251 pubs have appeared in the 48 published editions of the Good Beer Guide, two of which crept in illicitly. The White Swan in Dinnington (1998) was sent back red-faced to Tyne and Wear the following year while the Station in Gilsland (1980/81) suffered the same fate as the actual station, whilst remaining firmly in Cumbria. The picture below was taken on a rare wet day.
Berwick-upon-Tweed has the most entries (18) followed by Blyth (13), Alnwick (13) and Morpeth (10). The leader board is shared by the Star at Netherton and the Dipton Mill Inn, near Hexham with 40 appearances apiece.
The Dipton Mill Inn has been home to the Hexhamshire brewery since 1992 and is a dreamy looking stone country pub.
The Star is something different, a farmhouse-style classic that enjoyed a 40-year unbroken run in the Guide.

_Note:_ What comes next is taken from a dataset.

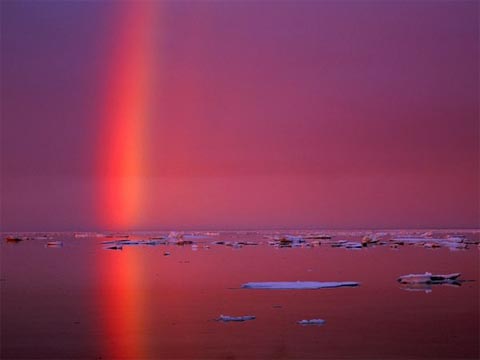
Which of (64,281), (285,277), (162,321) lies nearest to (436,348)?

The Star is on CAMRA’s heritage list of historic pub interiors, which adds the following comments:
“Outside gents’ and ladies’ toilets across the car park – one must pick up the key (blue tag for the gents’!) from the counter to open and close them! Note if a round consists of two or more pints of beer you will get dimple glasses with different coloured small round stickers on them so that when you ask for a second pint you will guarantee to get the same glass back – no modern ideas such as ‘a fresh glass every time’ here! Please note the opening hours are very restricted”.
“Very restricted” is no exaggeration – it’s open five and a half hours a week.

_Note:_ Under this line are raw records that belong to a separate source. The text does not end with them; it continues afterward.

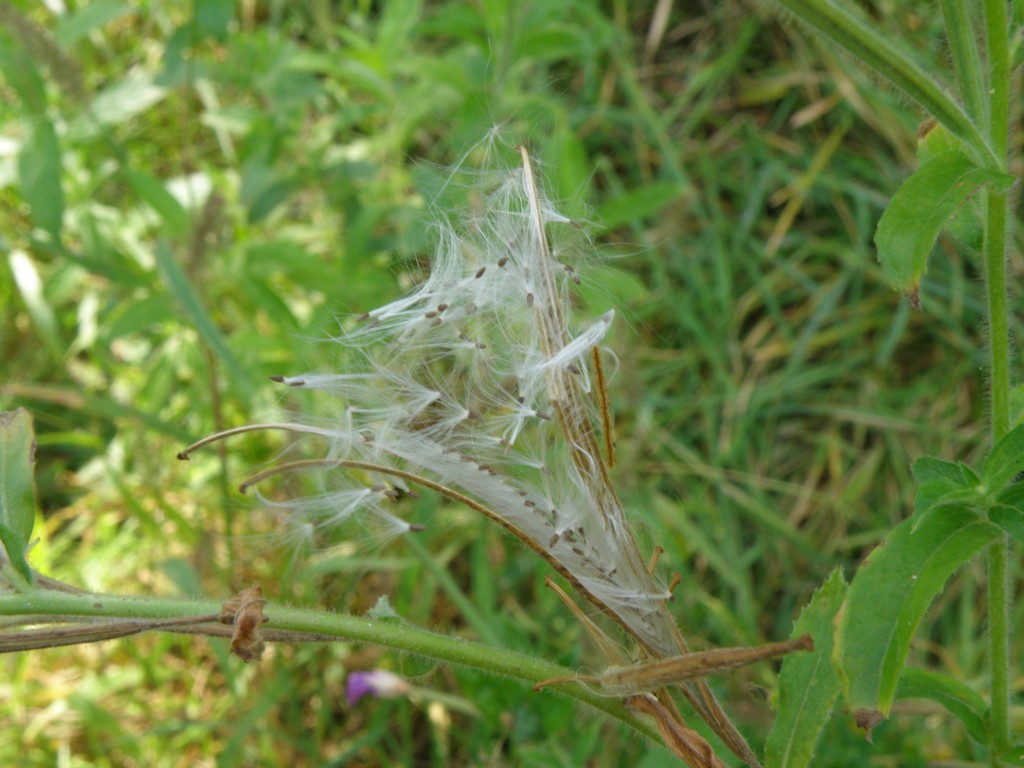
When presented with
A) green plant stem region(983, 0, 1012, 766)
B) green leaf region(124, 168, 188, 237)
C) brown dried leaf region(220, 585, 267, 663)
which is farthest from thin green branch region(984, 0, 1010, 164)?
green leaf region(124, 168, 188, 237)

The more urban parts of Northumberland have suffered the heaviest losses. 5 of the 13 pubs in Blyth have disappeared, a town on the coast but not favoured by tourists. Ashington, once in the north eastern coalfields, has lost 3 of its 6 entries, though the impressive Elephant survives. Built by Robert Deuchar of the Sandyford Brewery, Newcastle in 1900, it was originally the North Seaton Hotel but locally became known as the White Elephant.

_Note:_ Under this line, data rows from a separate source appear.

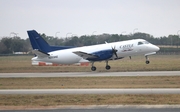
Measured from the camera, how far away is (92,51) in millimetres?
42125

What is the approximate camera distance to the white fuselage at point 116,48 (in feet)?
134

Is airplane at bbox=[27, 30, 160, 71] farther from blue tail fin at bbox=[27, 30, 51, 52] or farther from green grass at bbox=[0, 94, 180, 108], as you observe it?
green grass at bbox=[0, 94, 180, 108]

Tweedmouth, across the river from Berwick has lost 4 from 7, including former stalwarts like the Harrow Inn. Berwick itself has lost 5 of which the Hen and Chickens, a grade 2 listed building, was the best known.
Overall 53 of the 251 are now permanently closed and 42 pubs have appeared just once.
My first post-lockdown pub this year was in Northumberland. The Lord Crewe Arms in Blanchland, built in 1165, was once a guest house for visitors to Blanchland Abbey. Only the gatehouse of the abbey survives but the pub/hotel is fully intact. The bar is in a vault, part of an ancient network of rooms.
It’s a far cry from the Elephant but both are examples of Northumberland’s varied history and architecture. No other guide book would steer you to both Blanchland and Ashington but that’s the joy of the Good Beer Guide.